The British-designed warheads are thought to be selectable between 0.3 kilotons, 5–10 kt and 100 kt; the yields obtained using either the unboosted primary, the boosted primary, or the entire "physics package". The United Kingdom has purchased the rights to 58 missiles under the Polaris Sales Agreement (modified for Trident) from the United States Navy's "pool". These missiles are fitted with United Kingdom–built warheads and are exchanged when requiring maintenance. Under the agreement the United States was given certain assurances by the UK regarding the use of the missiles; however the United States does not have any veto on the use of British nuclear weapons. Some non-nuclear components for the British nuclear warhead are procured from the U.S. for reasons of cost effectiveness.

The United Kingdom is one of the five "Nuclear Weapons States" (NWS) under the Nuclear Non-Proliferation Treaty, which the UK ratified in 1968.

The UK permits the U.S. to deploy nuclear weapons from its territory, the first having arrived in 1954. During the 1980s nuclear armed USAF Ground Launched Cruise Missiles were deployed at RAF Greenham Common and RAF Molesworth.
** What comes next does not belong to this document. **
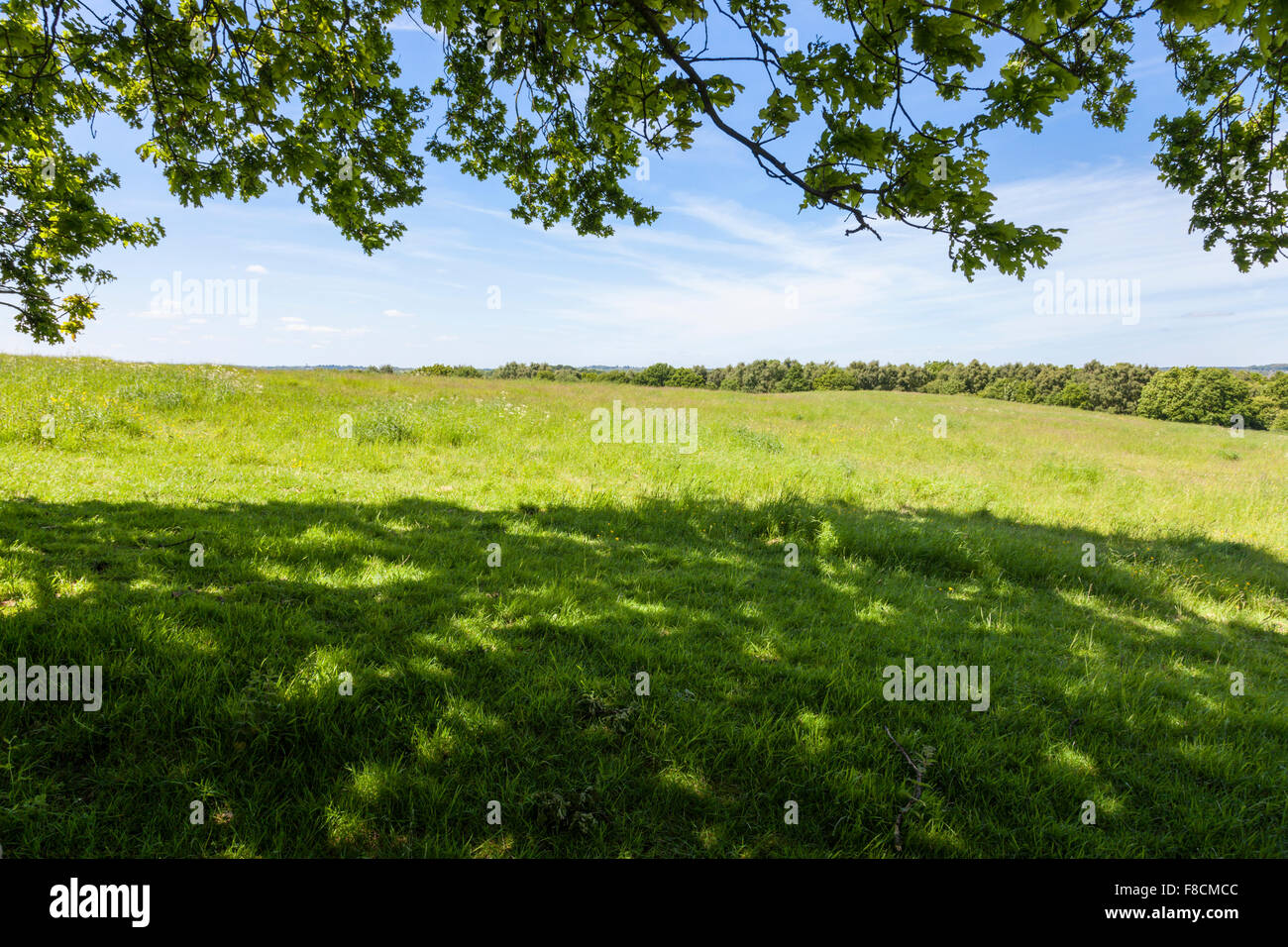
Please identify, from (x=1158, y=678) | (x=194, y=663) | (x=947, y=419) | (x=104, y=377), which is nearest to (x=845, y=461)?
(x=1158, y=678)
As of 2005 it is believed that about 110 tactical B61 nuclear bombs are stored at RAF Lakenheath for deployment by USAF F-15E aircraft.

In March 2007, the UK Parliament voted to renew the country's Trident nuclear submarine system at a cost of £20 billion. In July 2008, The Guardian claimed that the decision had already been made to replace and upgrade Britain's nuclear warhead stockpile at a cost of £3 billion, extending the life of the warheads until 2055.

On 25 February 2020, the UK released a Written Statement outlining that the current UK nuclear warheads will be replaced and will match the US Trident SLBM and related systems.

In March 2021, the British government published the Integrated Review, titled Global Britain in a Competitive Age, which reaffirmed the government's commitment to upgrading and maintaining Trident as a continuous at-sea deterrent. The review also announced that the cap for the UK's stockpile of nuclear warheads would rise from 180 to 260 — the first time it has risen since the Cold War — due to the "evolving security environment".

In June 2025, the UK announced plans to purchase 12 F35-A aircraft, that will carry both conventional and nuclear weapons, including the B61-12 gravity bomb. The aircraft will be based at RAF Marham in Norfolk as part of NATO's dual capable aircraft programme.